In the present study only one of the five patients with lower motor neuron disease associated with anti-GM1 antibodies improved after IVIg treatment. The effect of treatment in this patient was confirmed in a double blind, placebo controlled study to ensure that the improvement in muscle strength was not due to a placebo effect. The response to IVIg treatment in the patient lasted only six months and subsided thereafter despite IVIg maintenance treatment. This is by contrast with our experience with patients with multifocal motor neuropathy, in whom we found further improvement of muscle strength during long term weekly IVIg treatment.8 Azulay et al 9 found improvement of muscle strength after IVIg treatment in two out of seven patients with lower motor neuron disease associated with raised IgG anti-GM1 antibodies, but long term follow up of these patients was not reported.

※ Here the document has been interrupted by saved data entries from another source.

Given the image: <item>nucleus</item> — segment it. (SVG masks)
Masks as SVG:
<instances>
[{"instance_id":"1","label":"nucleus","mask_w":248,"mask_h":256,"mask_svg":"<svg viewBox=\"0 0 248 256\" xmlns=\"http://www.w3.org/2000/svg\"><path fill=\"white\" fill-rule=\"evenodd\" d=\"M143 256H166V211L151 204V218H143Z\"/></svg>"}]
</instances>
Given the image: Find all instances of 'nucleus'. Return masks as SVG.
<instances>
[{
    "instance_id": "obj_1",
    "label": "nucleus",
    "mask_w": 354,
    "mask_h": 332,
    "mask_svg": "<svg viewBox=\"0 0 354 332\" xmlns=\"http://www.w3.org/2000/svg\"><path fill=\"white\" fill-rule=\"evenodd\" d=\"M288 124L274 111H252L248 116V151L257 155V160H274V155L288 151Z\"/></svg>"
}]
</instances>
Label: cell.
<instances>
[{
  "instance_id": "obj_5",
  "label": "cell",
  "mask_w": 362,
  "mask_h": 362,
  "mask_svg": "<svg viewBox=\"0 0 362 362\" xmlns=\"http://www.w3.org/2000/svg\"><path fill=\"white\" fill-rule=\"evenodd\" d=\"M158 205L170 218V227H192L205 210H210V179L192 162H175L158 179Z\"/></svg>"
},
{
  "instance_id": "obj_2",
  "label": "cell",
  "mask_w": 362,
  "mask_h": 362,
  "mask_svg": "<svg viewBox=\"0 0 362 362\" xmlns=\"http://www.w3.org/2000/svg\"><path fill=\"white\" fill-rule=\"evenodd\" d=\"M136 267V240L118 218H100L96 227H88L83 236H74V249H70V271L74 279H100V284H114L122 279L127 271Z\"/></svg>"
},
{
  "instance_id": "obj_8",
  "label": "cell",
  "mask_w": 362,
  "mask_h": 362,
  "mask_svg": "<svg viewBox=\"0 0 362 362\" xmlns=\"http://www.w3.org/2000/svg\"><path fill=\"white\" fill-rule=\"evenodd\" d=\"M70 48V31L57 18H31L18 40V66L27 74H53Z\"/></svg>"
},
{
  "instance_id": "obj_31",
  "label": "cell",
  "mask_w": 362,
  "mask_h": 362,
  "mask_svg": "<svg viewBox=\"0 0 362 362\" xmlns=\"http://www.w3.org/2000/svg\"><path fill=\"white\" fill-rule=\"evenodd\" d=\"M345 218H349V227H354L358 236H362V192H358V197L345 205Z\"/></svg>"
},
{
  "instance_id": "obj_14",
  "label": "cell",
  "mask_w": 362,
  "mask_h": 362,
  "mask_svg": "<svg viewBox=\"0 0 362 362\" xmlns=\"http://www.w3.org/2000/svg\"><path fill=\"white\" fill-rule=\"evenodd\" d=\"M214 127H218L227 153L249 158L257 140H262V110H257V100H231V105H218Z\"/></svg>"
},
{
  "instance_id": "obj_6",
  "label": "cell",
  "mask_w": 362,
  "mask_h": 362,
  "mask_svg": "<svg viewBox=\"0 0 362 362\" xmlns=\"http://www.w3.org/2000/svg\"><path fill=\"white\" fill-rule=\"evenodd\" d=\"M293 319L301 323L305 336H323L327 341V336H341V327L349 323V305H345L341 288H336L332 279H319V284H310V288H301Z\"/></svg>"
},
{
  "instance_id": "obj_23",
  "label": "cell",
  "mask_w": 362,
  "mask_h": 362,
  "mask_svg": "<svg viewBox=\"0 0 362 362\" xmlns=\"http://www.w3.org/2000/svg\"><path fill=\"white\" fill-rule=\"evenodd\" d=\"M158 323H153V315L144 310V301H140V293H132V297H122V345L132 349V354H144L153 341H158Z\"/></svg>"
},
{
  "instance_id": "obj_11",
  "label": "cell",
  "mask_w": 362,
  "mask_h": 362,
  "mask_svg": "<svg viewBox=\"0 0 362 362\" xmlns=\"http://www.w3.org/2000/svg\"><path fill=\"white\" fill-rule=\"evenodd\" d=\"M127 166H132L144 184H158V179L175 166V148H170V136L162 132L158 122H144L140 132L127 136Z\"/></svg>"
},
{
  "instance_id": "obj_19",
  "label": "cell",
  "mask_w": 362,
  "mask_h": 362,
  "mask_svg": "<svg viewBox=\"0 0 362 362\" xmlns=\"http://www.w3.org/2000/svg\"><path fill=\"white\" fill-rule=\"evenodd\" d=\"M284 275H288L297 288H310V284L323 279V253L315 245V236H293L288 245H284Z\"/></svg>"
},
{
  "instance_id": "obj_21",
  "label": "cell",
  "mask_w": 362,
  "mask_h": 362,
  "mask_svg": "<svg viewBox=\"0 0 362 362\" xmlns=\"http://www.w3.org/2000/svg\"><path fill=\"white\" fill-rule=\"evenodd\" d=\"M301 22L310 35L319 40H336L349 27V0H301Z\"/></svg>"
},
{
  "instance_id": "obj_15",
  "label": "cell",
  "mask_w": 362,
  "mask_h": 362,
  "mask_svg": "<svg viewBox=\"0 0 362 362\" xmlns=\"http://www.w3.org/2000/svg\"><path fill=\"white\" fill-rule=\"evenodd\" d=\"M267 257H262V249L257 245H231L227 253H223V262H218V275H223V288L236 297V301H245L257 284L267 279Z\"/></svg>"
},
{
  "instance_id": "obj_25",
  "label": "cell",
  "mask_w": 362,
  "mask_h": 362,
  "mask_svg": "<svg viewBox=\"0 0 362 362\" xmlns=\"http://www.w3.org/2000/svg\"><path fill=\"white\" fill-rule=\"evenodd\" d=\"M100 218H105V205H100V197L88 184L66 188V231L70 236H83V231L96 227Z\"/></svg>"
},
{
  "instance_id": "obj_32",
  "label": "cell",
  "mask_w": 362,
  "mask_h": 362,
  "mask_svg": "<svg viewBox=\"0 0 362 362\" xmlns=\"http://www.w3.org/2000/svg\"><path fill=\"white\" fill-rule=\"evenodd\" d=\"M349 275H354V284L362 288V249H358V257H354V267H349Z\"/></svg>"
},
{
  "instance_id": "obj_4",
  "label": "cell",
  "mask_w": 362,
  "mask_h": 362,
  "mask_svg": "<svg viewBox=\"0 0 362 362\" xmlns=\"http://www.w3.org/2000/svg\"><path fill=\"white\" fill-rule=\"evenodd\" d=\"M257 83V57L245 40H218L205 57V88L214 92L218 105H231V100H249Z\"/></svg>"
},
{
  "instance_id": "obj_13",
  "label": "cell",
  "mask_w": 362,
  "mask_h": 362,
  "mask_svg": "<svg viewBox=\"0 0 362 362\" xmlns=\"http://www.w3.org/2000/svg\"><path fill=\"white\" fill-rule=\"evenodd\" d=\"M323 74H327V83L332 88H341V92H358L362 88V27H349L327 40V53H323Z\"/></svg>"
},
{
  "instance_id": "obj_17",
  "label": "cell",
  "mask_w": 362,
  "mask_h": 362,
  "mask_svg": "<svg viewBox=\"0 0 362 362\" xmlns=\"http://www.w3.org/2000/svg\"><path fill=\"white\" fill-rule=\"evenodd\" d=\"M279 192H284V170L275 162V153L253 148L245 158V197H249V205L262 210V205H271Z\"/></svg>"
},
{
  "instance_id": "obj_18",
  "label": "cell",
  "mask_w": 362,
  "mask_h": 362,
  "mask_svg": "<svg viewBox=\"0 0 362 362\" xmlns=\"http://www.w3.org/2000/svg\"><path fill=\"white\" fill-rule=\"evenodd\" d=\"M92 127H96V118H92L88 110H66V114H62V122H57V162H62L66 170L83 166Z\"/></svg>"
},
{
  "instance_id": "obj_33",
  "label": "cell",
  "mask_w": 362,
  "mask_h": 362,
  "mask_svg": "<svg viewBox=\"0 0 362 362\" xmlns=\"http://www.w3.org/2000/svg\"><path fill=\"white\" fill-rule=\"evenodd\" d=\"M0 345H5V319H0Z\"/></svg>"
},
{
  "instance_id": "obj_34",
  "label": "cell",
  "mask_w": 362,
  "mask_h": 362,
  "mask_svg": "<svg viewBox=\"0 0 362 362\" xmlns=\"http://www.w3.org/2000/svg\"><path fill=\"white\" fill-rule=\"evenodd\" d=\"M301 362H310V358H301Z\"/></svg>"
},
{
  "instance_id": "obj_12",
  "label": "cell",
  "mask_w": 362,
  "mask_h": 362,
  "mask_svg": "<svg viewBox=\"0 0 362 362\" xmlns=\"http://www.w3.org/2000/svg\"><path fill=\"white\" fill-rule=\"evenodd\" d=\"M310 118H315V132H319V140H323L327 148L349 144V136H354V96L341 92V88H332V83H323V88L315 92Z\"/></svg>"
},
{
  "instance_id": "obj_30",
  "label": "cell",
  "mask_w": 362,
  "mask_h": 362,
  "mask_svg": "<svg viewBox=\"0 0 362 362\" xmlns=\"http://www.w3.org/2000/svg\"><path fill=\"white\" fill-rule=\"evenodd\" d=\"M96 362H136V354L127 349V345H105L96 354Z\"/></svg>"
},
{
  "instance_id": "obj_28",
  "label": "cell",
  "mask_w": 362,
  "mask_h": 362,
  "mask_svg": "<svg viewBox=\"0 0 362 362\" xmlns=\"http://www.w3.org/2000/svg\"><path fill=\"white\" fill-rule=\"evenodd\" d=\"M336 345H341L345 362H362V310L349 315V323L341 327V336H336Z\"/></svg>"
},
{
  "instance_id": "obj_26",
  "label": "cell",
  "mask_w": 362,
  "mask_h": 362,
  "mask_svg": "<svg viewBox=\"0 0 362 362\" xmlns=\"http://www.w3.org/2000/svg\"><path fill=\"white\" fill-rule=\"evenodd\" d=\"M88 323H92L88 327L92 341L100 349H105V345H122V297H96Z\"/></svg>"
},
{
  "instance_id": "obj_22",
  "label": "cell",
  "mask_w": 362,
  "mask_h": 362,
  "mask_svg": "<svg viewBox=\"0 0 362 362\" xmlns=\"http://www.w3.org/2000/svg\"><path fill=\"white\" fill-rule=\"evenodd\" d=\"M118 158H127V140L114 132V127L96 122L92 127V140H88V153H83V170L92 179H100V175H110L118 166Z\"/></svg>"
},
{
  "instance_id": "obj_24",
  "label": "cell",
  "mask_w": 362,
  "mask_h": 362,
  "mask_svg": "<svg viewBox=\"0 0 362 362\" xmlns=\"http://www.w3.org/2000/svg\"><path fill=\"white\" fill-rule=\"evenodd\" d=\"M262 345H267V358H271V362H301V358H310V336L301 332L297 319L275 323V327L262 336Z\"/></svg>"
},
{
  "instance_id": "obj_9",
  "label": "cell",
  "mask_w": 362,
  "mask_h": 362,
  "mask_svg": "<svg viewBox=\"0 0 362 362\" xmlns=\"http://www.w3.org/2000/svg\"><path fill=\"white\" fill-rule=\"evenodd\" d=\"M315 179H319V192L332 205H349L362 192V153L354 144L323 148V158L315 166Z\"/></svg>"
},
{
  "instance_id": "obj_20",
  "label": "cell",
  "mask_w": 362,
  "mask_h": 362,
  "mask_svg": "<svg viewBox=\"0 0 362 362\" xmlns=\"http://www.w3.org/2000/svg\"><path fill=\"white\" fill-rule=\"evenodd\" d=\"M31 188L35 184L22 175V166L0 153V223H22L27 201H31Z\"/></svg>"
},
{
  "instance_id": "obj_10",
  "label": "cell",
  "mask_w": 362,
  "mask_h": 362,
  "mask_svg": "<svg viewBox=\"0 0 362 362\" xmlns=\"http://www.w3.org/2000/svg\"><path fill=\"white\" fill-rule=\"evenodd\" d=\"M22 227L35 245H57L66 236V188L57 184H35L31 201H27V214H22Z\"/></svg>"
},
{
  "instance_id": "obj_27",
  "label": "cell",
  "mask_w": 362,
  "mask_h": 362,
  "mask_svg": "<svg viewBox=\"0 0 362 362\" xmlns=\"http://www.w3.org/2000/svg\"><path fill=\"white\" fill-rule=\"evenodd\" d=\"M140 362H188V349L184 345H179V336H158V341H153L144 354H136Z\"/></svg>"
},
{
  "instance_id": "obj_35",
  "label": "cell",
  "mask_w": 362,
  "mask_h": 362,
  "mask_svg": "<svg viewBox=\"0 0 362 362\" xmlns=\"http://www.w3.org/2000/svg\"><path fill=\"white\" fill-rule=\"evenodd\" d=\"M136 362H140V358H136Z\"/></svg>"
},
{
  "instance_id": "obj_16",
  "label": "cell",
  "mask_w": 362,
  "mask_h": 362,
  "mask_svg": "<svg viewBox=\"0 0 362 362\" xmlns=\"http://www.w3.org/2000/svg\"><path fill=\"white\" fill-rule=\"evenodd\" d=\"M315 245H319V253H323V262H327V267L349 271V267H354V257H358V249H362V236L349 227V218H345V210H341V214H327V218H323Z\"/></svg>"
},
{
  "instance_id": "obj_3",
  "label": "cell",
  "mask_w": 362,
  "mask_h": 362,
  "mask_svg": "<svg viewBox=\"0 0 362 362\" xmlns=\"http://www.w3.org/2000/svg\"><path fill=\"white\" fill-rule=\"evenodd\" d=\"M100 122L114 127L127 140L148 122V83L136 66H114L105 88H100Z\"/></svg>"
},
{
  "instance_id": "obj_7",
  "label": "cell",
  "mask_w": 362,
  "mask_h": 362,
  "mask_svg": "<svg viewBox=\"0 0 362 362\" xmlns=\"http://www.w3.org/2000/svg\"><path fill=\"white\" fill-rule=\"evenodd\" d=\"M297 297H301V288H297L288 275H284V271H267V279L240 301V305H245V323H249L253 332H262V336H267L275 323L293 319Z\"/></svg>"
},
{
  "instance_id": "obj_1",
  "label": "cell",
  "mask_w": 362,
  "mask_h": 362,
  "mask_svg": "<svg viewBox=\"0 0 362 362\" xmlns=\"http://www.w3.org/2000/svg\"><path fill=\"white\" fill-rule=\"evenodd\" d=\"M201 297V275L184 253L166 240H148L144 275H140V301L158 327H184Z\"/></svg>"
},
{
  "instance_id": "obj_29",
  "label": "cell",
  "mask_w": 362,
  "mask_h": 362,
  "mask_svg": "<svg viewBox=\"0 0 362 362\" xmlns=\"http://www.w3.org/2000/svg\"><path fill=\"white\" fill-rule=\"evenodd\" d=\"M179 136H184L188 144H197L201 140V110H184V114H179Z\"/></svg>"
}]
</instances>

As the responding patient did not have definite or possible conduction block on extensive electrophysiological examination a diagnosis of multifocal motor neuropathy could not be made. It has recently been suggested, however, that patients with electrophysiological features of demyelination other than conduction block might also have multifocal motor neuropathy.20 In our patient the conduction velocity and F waves were in the demyelinating range in only one nerve. However, in this nerve the CMAP amplitude was too low to be conclusive for demyelination.
Although two previous studies did not find an effect on muscle strength with prednisone or cyclophosphamide treatment,21 22Pestronk et al 13 reported four patients with lower motor neuron disease with raised IgM anti-GM1 antibodies who improved after monthly plasma exchange and intravenous cyclophosphamide treatment. The most prominent improvement occurred six to 24 months after the onset of treatment and would have been absent if observations had been limited to shorter times. Therefore it is possible that in our open study one IVIg treatment, which was shown to be effective in Guillain-Barré syndrome, chronic inflammatory demylinating polyneuropathy, and multifocal motor neuropathy in previous studies,7 12 was not sufficient to measure improvement in patients with lower motor neuron disease associated with anti-GM1 antibodies. However, the patient who initially responded to IVIg in our study received IVIg for 24 months and even further deteriorated during this treatment.
We conclude that the presence of raised anti-GM1 antibodies does not identify a subgroup of patients with lower motor neuron disease who respond to IVIg treatment and although some patients with lower motor neuron disease may initially respond, IVIg therapy does not seem to be sufficient as long term treatment.
This work was supported by the Dutch Organization for Scientific Research.